2. Setting Up ProtonVPN on Raspberry Pi: Get Your WireGuard Config
Option A: ProtonVPN Dashboard (Manual)
- Log in to your ProtonVPN account
- Go to Downloads → WireGuard configuration
- Select a server (I use Singapore for low latency)
- Download the
.conffile
Option B: ProtonVPN Linux CLI (Beta)
ProtonVPN launched a Linux CLI in late 2025. If you prefer automation:
# Install ProtonVPN CLI (check official docs for latest)
wget https://protonvpn.com/download/linux-cli.deb
sudo dpkg -i linux-cli.deb
# Login and connect
protonvpn-cli login
protonvpn-cli connect --fastest
For this guide, I’ll use manual config (Option A) for better control.
3. Configure WireGuard
Copy your downloaded config to the Pi. Your config file looks like this:
[Interface]
PrivateKey = <your-private-key>
Address = 10.2.0.2/32
DNS = 10.2.0.1
[Peer]
PublicKey = <server-public-key>
AllowedIPs = 0.0.0.0/0
Endpoint = <server-ip>:51820
Place it in /etc/wireguard/wg0.conf:
sudo nano /etc/wireguard/wg0.conf
Paste your config, save, and secure the file:
sudo chmod 600 /etc/wireguard/wg0.conf
sudo chown root:root /etc/wireguard/wg0.conf
⚠️ Security: WireGuard configs contain private keys. Always use chmod 600.

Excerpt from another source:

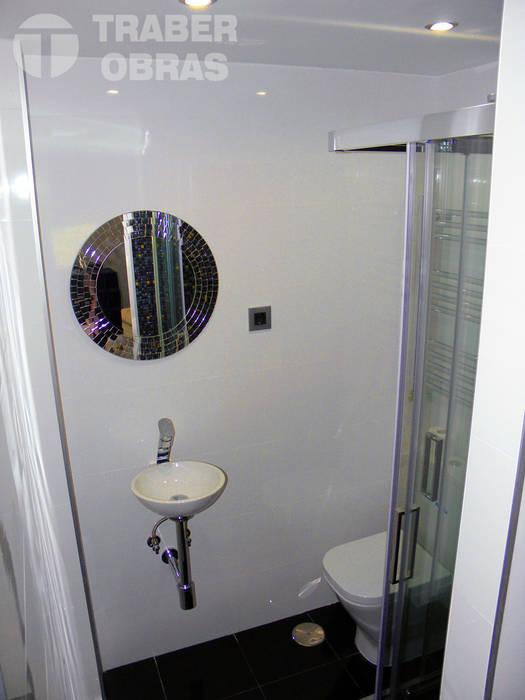 Cuarto de baño de dormitorio principal_lavabo con espejo.: Baños de estilo  de Traber Obras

4. Test the VPN Connection
Start WireGuard manually first to verify it works:
sudo wg-quick up wg0
You should see output like:
[#] ip link add wg0 type wireguard
[#] wg setconf wg0 /dev/fd/63
[#] ip -4 address add 10.2.0.2/32 dev wg0
[#] ip link set mtu 1420 up dev wg0
[#] wg set wg0 fwmark 51820
[#] ip -4 route add 0.0.0.0/0 dev wg0 table 51820
Check your connection:
sudo wg show
curl ifconfig.me
The IP address should match your VPN server location, not your real ISP.
To stop:
sudo wg-quick down wg0
5. Enable WireGuard on Boot
Once verified, enable automatic startup:
sudo systemctl enable wg-quick@wg0
sudo systemctl start wg-quick@wg0
Check status:
sudo systemctl status wg-quick@wg0
Your VPN now starts automatically on boot.
🌐 Configure IP Forwarding and Gateway Routing
Now we turn the Pi into a proper gateway.

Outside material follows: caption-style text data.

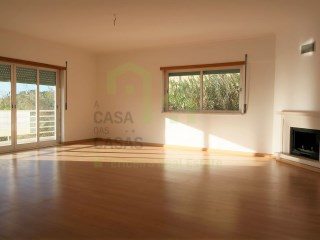 3 bedroom apartment with very good areas entered into a 6 apartments building, near the center of the town of Ericeira, and close to the main access to the highway to Lisbon, only 2km away from the beach.  | 3 Bedrooms | 2WC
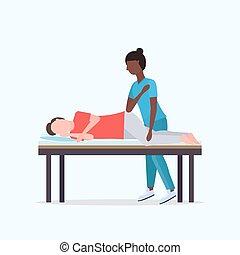 sebesült, gyógyulás, fogalom, türelmes, tele, fekvő, masszőz, kézikönyv, amerikai, ágy, rehabilitáció, hosszúság, gyógyász, terápia, bánásmód, afrikai, pasas, sport, masszázs, masszázs, fizikai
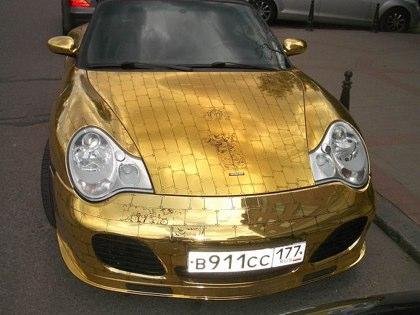 Goldporsche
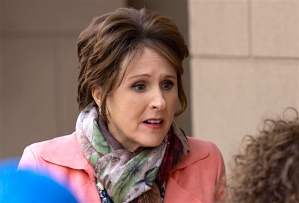 The Other Two Molly Shannon Pat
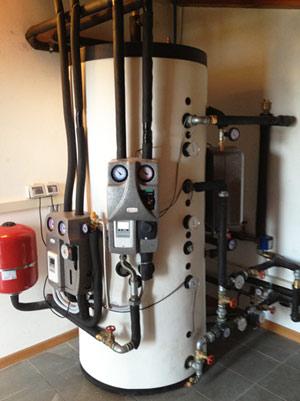 Accumulo termico per impianto solare, termocamino a legna, modulo produzione ACS e gruppo di distribuzione idraulica con termoregolazione climatica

Step 1: Enable IP Forwarding
Edit /etc/sysctl.conf:
sudo nano /etc/sysctl.conf
Uncomment or add this line:
net.ipv4.ip_forward=1
Apply immediately:
sudo sysctl -p
Verify:
cat /proc/sys/net/ipv4/ip_forward
# Should output: 1
Step 2: Configure iptables NAT
Add a MASQUERADE rule so traffic from your devices gets routed through the VPN:
sudo iptables -t nat -A POSTROUTING -o wg0 -j MASQUERADE
sudo iptables -A FORWARD -i eth0 -o wg0 -j ACCEPT
sudo iptables -A FORWARD -i wg0 -o eth0 -m state --state RELATED,ESTABLISHED -j ACCEPT
Replace eth0 with your Pi’s network interface (check with ip a). For Wi-Fi, it might be wlan0.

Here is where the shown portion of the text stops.